Tuesday, August 14, 2012

labour of love

Then a ploughman said, "Speak to us of Work."
And he answered, saying:
You work that you may keep pace with the earth and the soul of the earth.
Work is love made visible.
-Kahlil Gibran, The Prophet

Well, friends, this week has certainly not been what I thought it would be.

When I last checked in, I had been very recently hit by a bus - a sentence that still sounds crazy to me. It's been almost a week, and while most of the swelling has gone away and the scabs have started to peel, my bruises are still colorful and my hand is still in pain. It's incredibly frustrating to be limited by what feels like such a minor injury; my legs are strong and ready to cycle but my hand simply can't bear the weight and constant bumps provided by our routes this week. I'm hoping to take a symbolic final ride into D.C. tomorrow, and then celebrate the accomplishments of my friends at the Hazon celebration at the D.C. JCC on Wednesday night.

As I haven't ridden since last Wednesday, I've been given ample opportunity to experience an entirely different side of life on the Cross-USA Ride. One of the interesting things about this trip has been the sense that we are very much engaged in a learning process; though Hazon did this same ride in 2000, almost all institutional memory of how it was planned has been lost and so our ride started from scratch. This has resulted in some wonderful things, and has also resulted in some challenges. Figuring out the balance of things like nights spent camping vs. nights on various floors or which days are too short, too long, or somewhere in between all require an ability to adjust based on the group attempting the ride. Some pieces have been set in place for months, while others seem to be determined at a whim. It gives everything a bit of a "fly by the seat of our pants" thrill that is both exciting and exhausting.

Still, there's no doubt that whether or not things are running smoothly, our staff is doing a tremendous amount of work. The logistics of a trip like this are very complicated, and Garth, Adrienne, and Steven have been doing their best to make it run efficiently. I've spent the last several riding days in the U-Haul with Garth, accompanying him on grocery shopping trips, setting up temporary offices in coffee shops along the route, and getting to campsites early to start the process of making camp and cooking dinner. I've shifted into a murky territory between rider and staff member where I have more information than the rest of the riders but don't necessarily have the authority to make any decisions or act on that info. It's not always the easiest place to be, but it's giving me a lot to think about in terms of effective leadership, planning, and facilitating group dynamics.

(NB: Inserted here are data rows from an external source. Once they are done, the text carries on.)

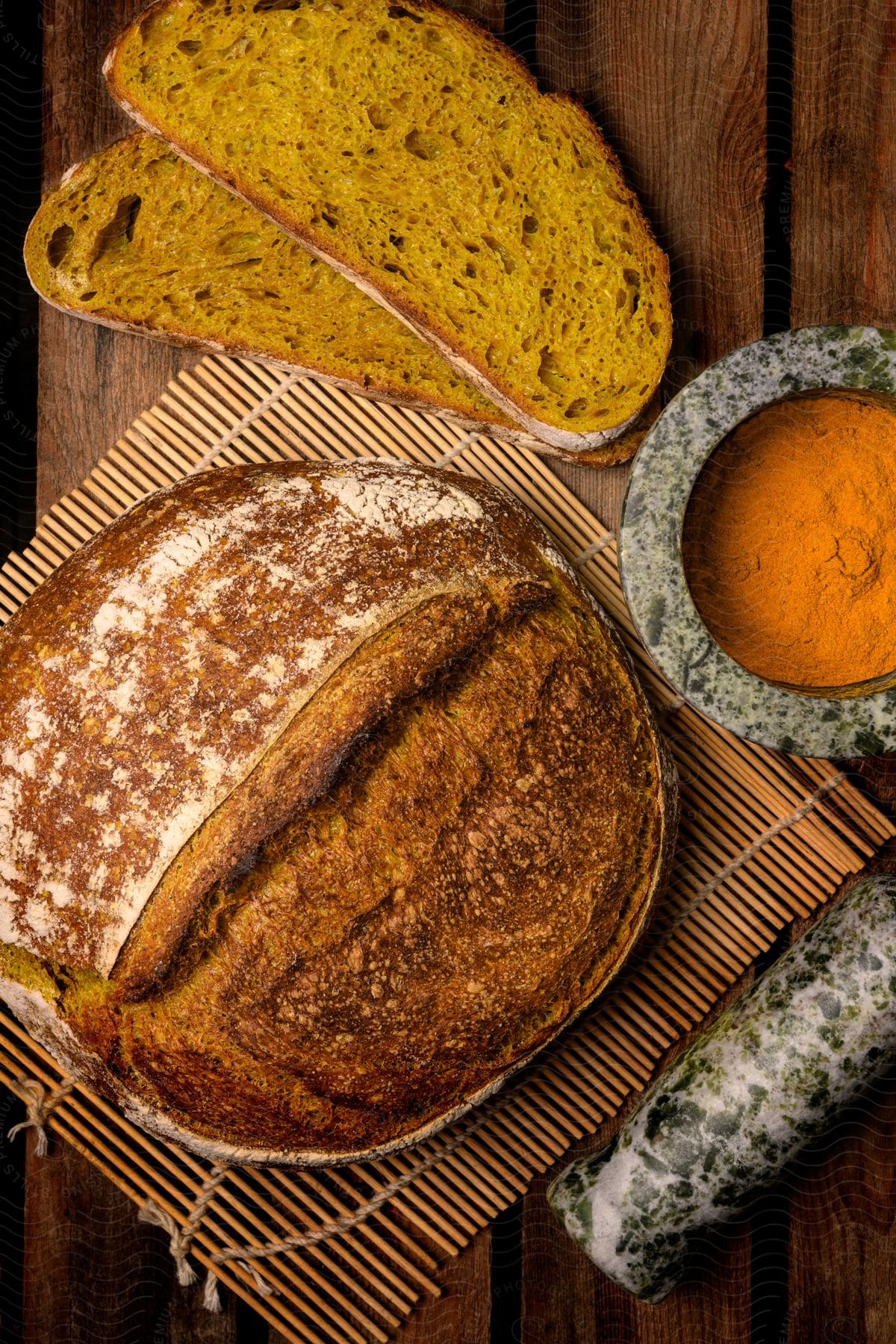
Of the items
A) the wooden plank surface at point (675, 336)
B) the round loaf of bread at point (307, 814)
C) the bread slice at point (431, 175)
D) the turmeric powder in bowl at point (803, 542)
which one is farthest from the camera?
the wooden plank surface at point (675, 336)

Being in this in-between space has also given me a chance to give back to the group. So many people have assisted me over the past week - helping me carry my bags, set up my tent, wash my dishes - often before I can even ask. So I've done my best to repay that love and kindness with little acts of my own - making sure that everyone has all of the information that they need on their way into camp every night, making sure that there are snacks available for the riders, finding things like sunscreen and detergent on the U-Haul, etc. It's the tedious stuff that falls through the cracks towards the end of a big trip - but I'm happy to do it because I know it helps.

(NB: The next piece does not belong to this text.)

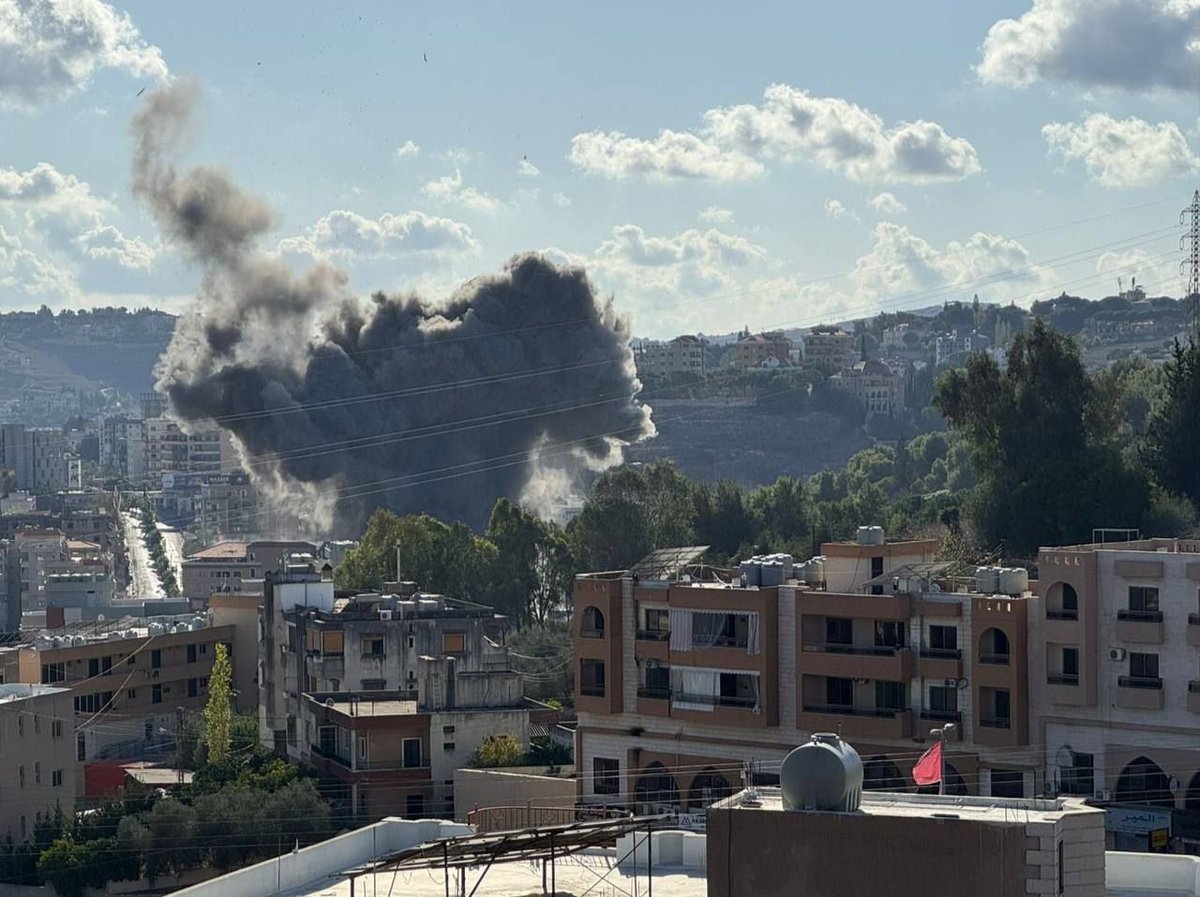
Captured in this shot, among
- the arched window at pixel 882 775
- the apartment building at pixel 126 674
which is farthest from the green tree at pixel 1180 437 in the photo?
the arched window at pixel 882 775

I have a lot of complex feelings heading into the last day of riding. I'm disappointed that things have ended this way, but also proud of myself for diving headfirst into this adventure. I trying not to let an accident ruin the months of enjoyment I've gotten in the planning and training (and shopping!) for this trip. I did things I never thought I could do, including bike 88 miles in one day. I've made some amazing friends, biked some beautiful stretches of the country, and taken a much needed vacation. Though my body is tired, I feel mentally refreshed and re-energized. As I transition from Hazon Cross-USA Rider to Wexner Fellow and then NYU graduate student, I hope I'm able to maintain that feeling of energy.

1 comment:

  1. Naomers. you are amazing! what a cool transition to make mid-trip and get to see a different side of the ride. definitely a unique opportunity- one im sure you didn't anticipate!